» REQUEST
Copy the rows below without alteration, starting at the line containing "How great a distance" and ending at the line containing "5919 centimetres", with both of those lines included.

────────

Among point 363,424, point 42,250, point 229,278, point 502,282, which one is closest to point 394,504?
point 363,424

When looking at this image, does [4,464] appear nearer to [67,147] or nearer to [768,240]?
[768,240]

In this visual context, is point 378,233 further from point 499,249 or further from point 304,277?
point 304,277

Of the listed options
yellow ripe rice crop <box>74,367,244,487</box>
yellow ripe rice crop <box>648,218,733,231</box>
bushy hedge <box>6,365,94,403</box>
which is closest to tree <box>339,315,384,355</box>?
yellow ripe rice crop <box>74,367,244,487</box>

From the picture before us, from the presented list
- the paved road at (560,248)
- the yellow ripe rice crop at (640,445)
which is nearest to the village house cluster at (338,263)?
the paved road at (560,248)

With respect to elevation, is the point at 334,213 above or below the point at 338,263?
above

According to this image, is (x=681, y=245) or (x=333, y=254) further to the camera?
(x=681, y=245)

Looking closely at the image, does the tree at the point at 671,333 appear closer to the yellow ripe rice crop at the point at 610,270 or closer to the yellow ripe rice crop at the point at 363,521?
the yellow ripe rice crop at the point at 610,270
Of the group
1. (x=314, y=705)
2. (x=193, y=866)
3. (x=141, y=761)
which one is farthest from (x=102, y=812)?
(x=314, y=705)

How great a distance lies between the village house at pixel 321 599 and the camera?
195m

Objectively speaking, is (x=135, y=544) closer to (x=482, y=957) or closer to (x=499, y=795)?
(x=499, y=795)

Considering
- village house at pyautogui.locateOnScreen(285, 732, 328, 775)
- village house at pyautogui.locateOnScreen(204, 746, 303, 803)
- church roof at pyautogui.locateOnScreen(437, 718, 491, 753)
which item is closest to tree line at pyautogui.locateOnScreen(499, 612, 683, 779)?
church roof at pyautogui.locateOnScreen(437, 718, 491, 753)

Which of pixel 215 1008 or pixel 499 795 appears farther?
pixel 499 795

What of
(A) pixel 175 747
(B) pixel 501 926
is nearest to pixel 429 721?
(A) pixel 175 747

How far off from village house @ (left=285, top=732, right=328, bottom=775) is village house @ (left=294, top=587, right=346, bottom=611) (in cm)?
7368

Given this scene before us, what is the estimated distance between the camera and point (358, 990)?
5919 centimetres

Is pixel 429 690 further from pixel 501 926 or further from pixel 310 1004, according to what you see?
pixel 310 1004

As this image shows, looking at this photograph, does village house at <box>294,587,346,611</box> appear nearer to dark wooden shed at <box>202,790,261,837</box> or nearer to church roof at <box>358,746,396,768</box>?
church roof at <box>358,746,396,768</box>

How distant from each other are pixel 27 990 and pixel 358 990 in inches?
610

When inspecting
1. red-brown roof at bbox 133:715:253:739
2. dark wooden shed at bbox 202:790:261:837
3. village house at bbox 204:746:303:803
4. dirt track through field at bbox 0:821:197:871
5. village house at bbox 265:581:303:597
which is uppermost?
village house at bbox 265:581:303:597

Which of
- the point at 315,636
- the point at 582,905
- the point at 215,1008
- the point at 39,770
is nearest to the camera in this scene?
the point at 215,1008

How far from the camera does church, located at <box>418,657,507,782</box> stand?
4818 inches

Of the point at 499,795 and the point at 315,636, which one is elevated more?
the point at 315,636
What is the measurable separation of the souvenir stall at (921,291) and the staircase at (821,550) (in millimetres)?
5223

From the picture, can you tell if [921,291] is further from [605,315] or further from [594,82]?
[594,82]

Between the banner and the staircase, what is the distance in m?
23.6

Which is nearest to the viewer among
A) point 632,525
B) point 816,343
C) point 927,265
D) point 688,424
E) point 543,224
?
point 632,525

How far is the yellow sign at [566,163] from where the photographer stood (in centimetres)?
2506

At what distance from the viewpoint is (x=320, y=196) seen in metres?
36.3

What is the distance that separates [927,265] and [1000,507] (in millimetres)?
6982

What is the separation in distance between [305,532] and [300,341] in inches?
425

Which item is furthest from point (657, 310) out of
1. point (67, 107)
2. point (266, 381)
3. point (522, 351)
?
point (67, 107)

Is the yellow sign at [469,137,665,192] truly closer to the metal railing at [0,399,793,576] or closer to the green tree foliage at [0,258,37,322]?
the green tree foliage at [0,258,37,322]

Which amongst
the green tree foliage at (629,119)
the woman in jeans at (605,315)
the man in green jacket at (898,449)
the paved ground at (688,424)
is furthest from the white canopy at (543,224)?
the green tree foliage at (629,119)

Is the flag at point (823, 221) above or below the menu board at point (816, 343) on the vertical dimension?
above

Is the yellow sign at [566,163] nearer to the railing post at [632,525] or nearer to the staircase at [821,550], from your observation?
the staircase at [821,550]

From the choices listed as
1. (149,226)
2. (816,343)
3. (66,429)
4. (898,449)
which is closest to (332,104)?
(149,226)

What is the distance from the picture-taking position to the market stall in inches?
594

────────

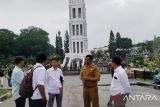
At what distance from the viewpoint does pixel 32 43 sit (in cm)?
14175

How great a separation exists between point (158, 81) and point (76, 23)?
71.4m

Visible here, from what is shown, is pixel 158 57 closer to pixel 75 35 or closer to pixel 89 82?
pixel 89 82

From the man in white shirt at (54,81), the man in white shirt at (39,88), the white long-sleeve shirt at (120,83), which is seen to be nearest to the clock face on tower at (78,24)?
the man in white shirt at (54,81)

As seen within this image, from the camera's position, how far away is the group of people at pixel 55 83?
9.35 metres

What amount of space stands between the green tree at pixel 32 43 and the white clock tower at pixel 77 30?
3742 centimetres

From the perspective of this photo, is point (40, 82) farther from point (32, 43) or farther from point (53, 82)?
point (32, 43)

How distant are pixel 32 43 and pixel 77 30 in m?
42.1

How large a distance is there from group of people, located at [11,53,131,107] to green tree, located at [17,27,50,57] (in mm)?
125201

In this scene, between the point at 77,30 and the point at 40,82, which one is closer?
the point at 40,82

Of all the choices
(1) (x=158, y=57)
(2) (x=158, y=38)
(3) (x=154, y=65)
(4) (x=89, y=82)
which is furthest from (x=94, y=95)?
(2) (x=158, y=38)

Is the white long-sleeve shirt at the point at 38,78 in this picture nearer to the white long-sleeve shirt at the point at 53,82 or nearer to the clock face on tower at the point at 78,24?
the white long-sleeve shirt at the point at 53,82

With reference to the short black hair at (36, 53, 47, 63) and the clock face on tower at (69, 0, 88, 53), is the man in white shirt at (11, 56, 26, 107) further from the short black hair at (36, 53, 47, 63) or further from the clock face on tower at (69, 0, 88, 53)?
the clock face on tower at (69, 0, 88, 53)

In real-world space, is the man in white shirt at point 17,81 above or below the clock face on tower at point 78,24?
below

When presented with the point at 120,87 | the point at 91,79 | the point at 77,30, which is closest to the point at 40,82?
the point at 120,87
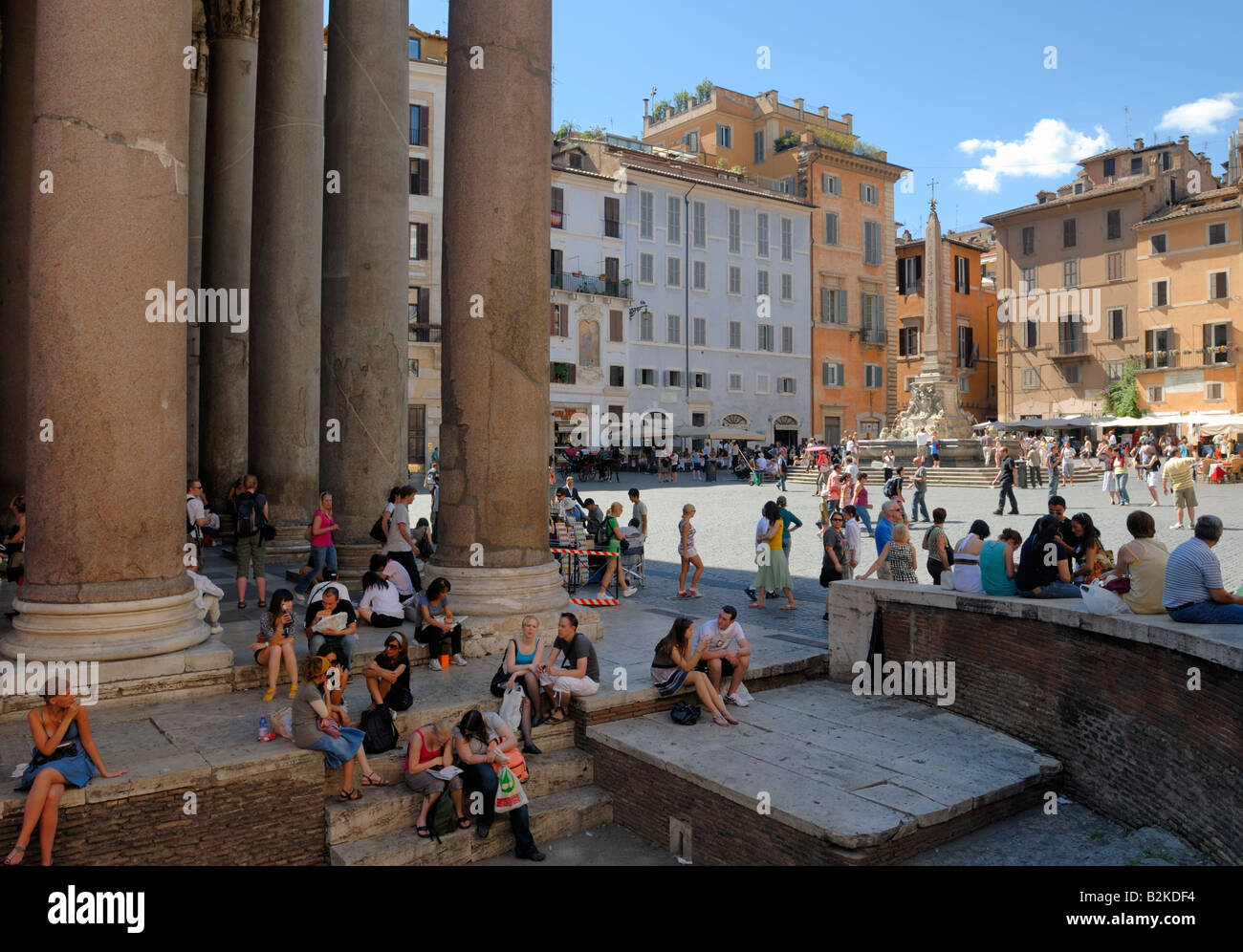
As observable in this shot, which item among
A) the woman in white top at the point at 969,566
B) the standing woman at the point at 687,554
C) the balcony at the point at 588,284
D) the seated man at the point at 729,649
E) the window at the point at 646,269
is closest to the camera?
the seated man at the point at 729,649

────────

» RESULT BELOW
How great a distance lies between the village house at pixel 321 599 and the camera?
195m

Objectively speaking, is (x=135, y=544) closer to (x=482, y=957) or closer to (x=499, y=795)?
(x=499, y=795)

Considering
- village house at pyautogui.locateOnScreen(285, 732, 328, 775)
- village house at pyautogui.locateOnScreen(204, 746, 303, 803)
- church roof at pyautogui.locateOnScreen(437, 718, 491, 753)
which item is closest to tree line at pyautogui.locateOnScreen(499, 612, 683, 779)?
church roof at pyautogui.locateOnScreen(437, 718, 491, 753)

Which of pixel 215 1008 or pixel 499 795 appears farther?
pixel 499 795

What of
(A) pixel 175 747
(B) pixel 501 926
is nearest to pixel 429 721?
(A) pixel 175 747

How far off from village house @ (left=285, top=732, right=328, bottom=775) is village house @ (left=294, top=587, right=346, bottom=611) (in cm)?
7368

Given this scene before us, what is the estimated distance between the camera and point (358, 990)?
5919 centimetres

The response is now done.